In a dispatch published in Emerging Infectious Diseases, a team led by scientists with the Utah Department of Health and Human Services and the Nevada Department of Health and Human Services described the culture-based recovery of C auris colonies in one of eight samples collected at a wastewater treatment plant in southern Nevada from May 23 to Jun 13, 2022, during an intense outbreak of the multidrug-resistant yeast. Genomic analysis of two separate wastewater-derived C auris isolates revealed phylogenetic relatedness to isolates from three acute-care hospitals in the same watershed.
It remains to be determined whether C. auris could be detected in geographic areas by wastewater surveillance before being recognized in clinical settings.
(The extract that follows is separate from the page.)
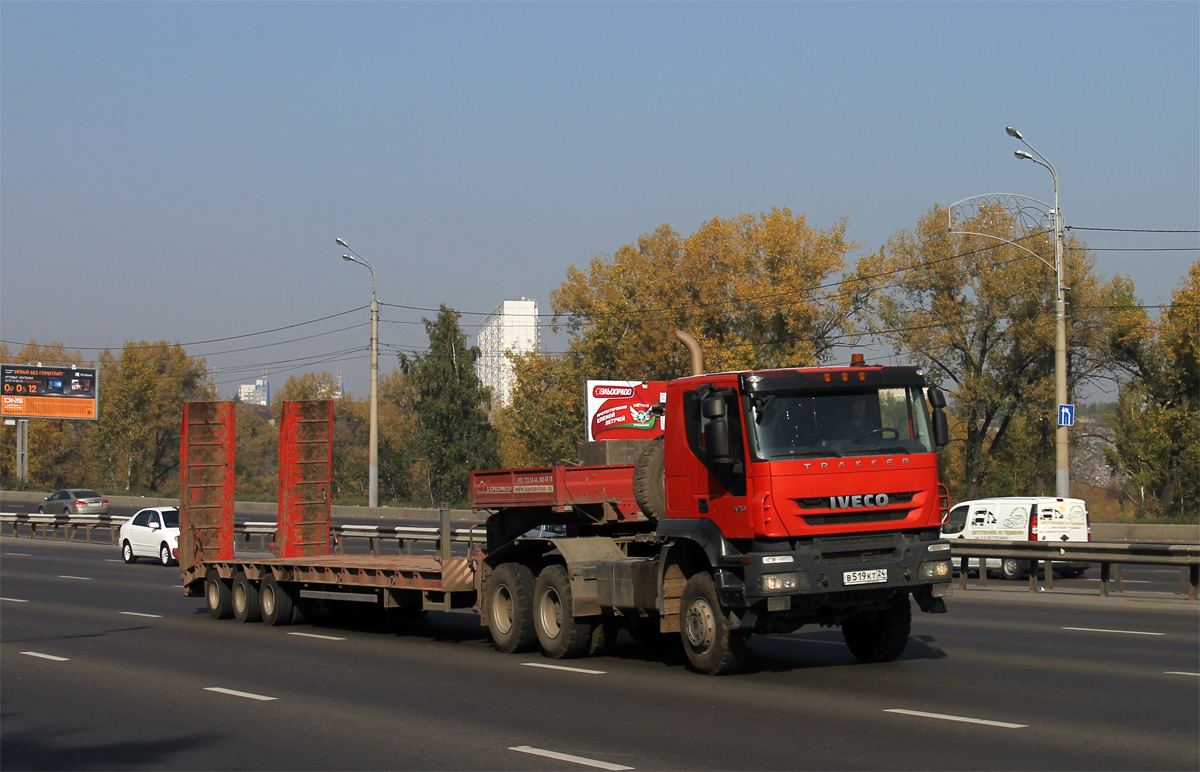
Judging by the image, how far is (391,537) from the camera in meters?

The first clinical case of C auris in Nevada was identified in June 2021. As of June 2022, a total of 300 C auris cases had been reported in 22 healthcare facilities in Nevada. According to Centers for Disease Control and Prevention tracking data, there were 1,994 clinical cases reported in 28 states from October 2021 to September 2022.
The authors say the findings highlight the potential utility of community-level wastewater surveillance for C auris, which spreads easily in healthcare settings and can cause severe and deadly infections in patients who have compromised immune systems. But they note there are limitations to their methods, which involved growing the culture in the presence of the antifungal fluconazole, which prevented other Candida species from growing. C auris is frequently resistant to fluconazole.
"It remains to be determined whether C. auris could be detected in geographic areas by wastewater surveillance before being recognized in clinical settings," they wrote. "Regardless, wastewater surveillance of pooled samples at the community level might effectively complement clinical surveillance of individual patients for detecting and characterizing C. auris outbreaks."